### MATERIAL SUPPLIED
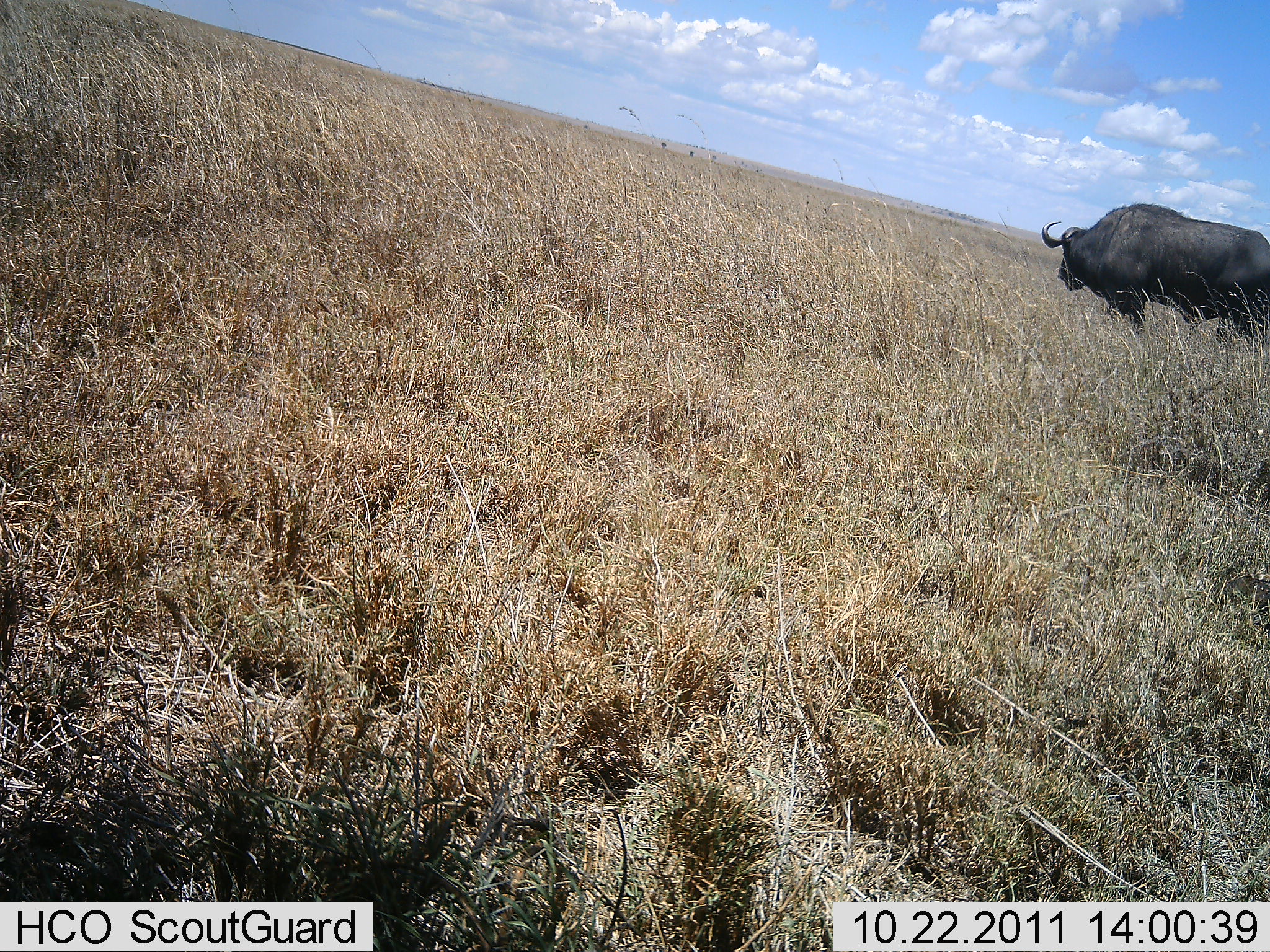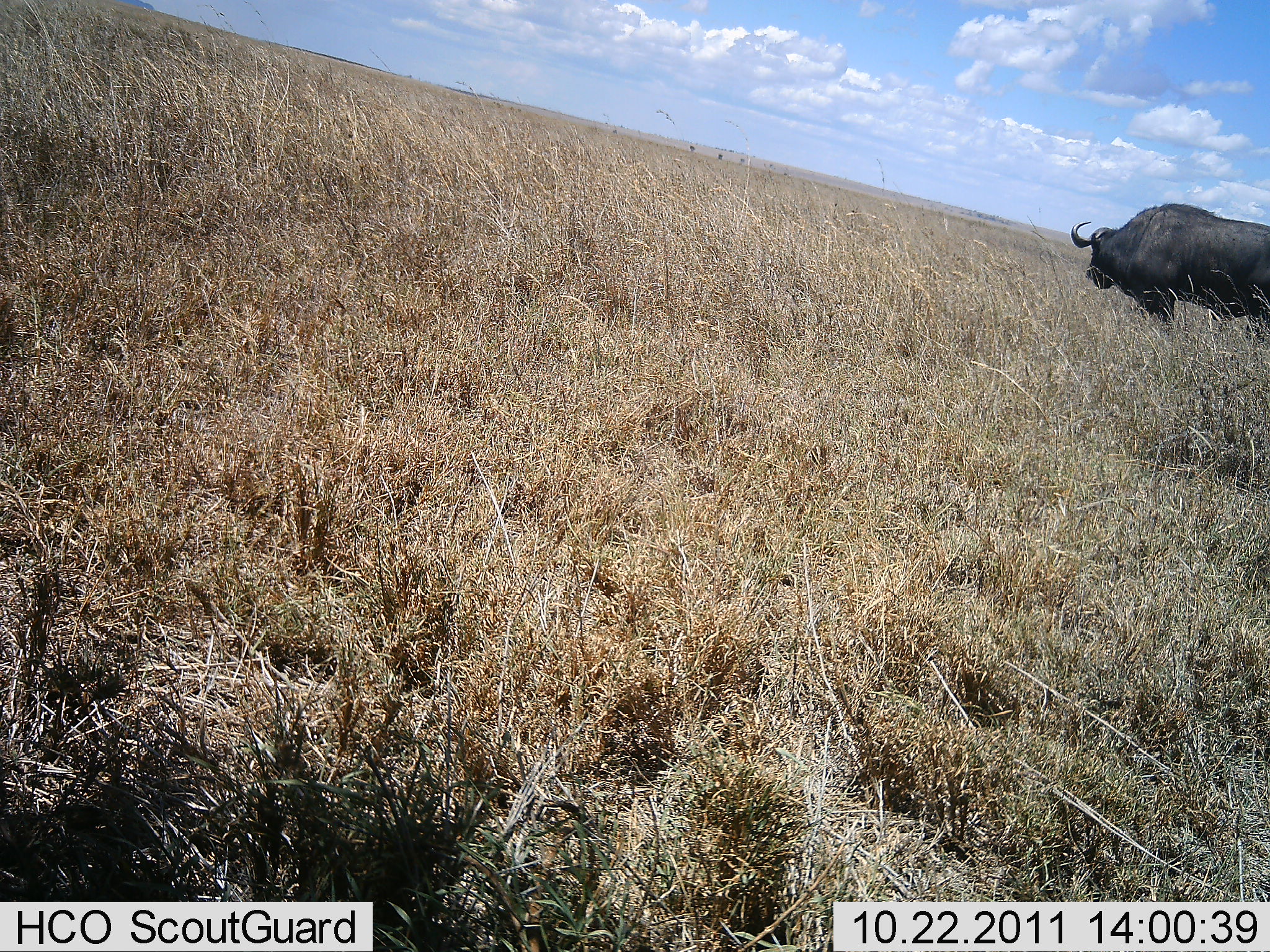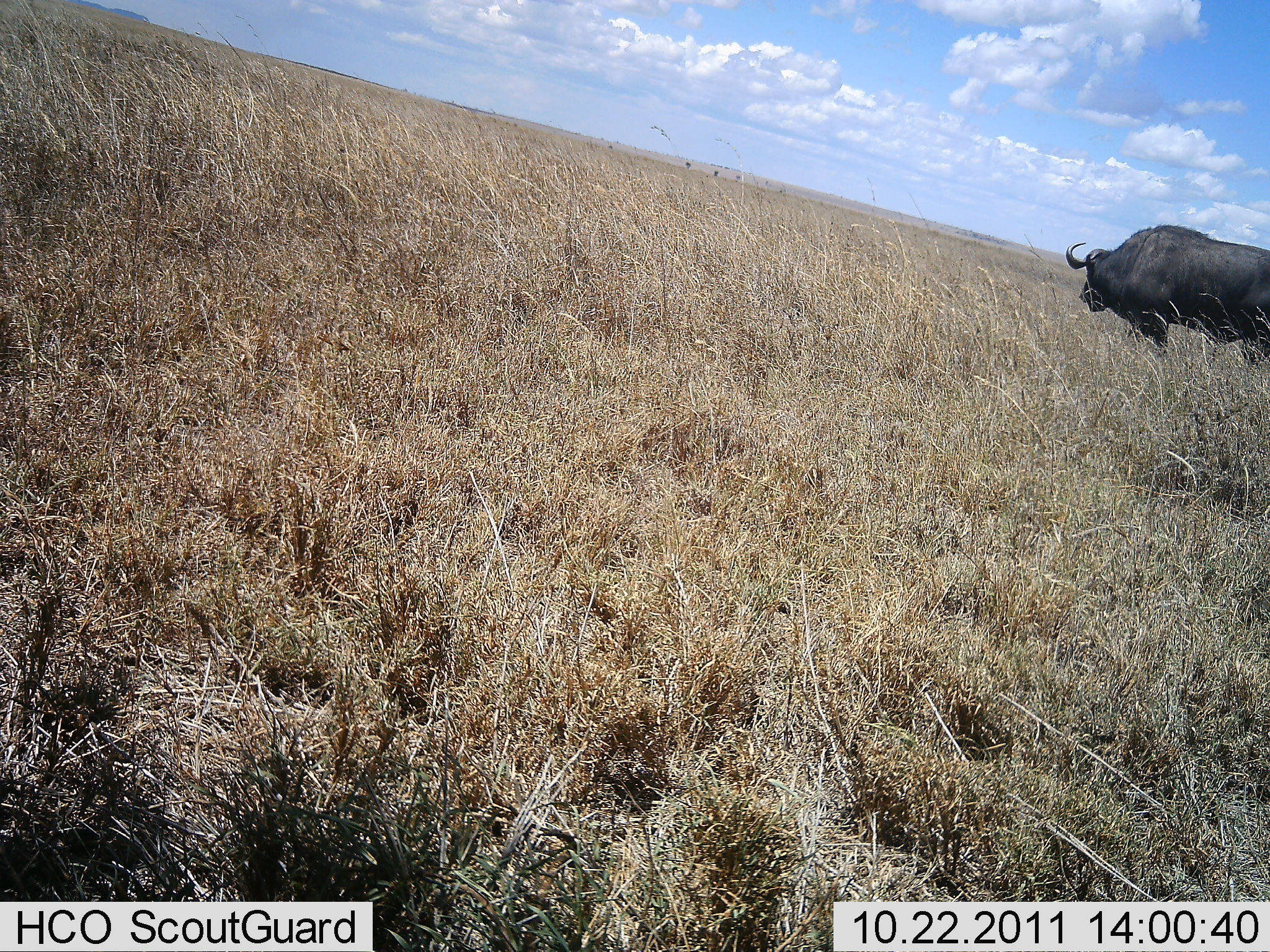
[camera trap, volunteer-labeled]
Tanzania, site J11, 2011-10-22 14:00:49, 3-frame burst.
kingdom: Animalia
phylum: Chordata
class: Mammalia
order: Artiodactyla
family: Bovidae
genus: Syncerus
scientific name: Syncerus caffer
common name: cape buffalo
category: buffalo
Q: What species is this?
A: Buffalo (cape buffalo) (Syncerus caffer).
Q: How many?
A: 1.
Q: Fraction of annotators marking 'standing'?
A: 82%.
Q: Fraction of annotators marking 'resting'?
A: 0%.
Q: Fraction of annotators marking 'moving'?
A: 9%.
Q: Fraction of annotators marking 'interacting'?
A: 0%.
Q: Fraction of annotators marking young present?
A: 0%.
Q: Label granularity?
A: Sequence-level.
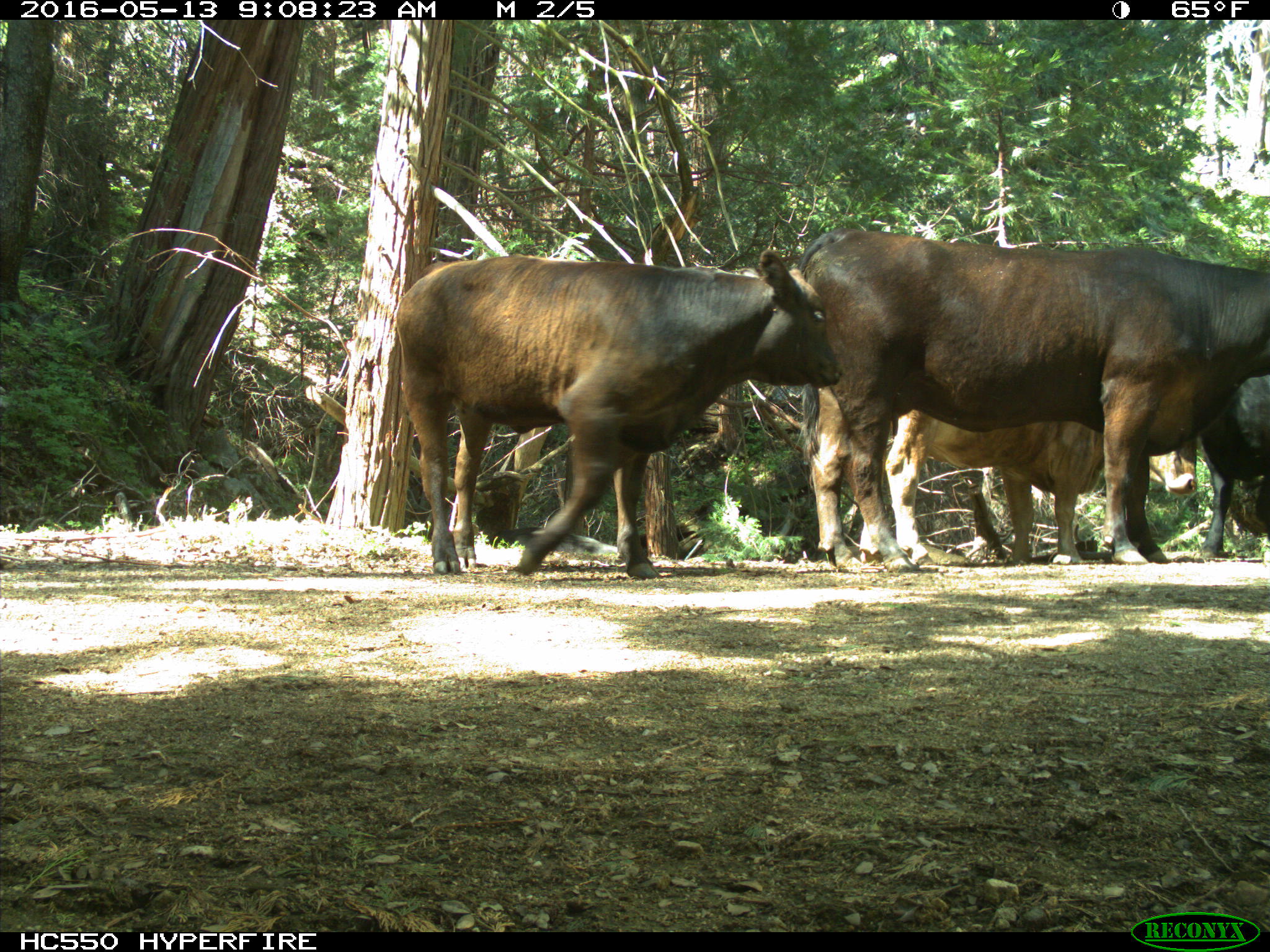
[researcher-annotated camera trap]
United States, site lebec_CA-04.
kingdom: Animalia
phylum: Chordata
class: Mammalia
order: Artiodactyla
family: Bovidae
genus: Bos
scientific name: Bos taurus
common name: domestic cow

### PROBLEM TO WORK ON
Exactly those lines that run from the line holding "Q: Fraction of annotators marking 'interacting'?" to the end of the listing above, both included, are to be reproduced, with pictures left out.

### ANSWER SPACE
Q: Fraction of annotators marking 'interacting'?
A: 0%.
Q: Fraction of annotators marking young present?
A: 0%.
Q: Label granularity?
A: Sequence-level.
[researcher-annotated camera trap]
United States, site lebec_CA-04.
kingdom: Animalia
phylum: Chordata
class: Mammalia
order: Artiodactyla
family: Bovidae
genus: Bos
scientific name: Bos taurus
common name: domestic cow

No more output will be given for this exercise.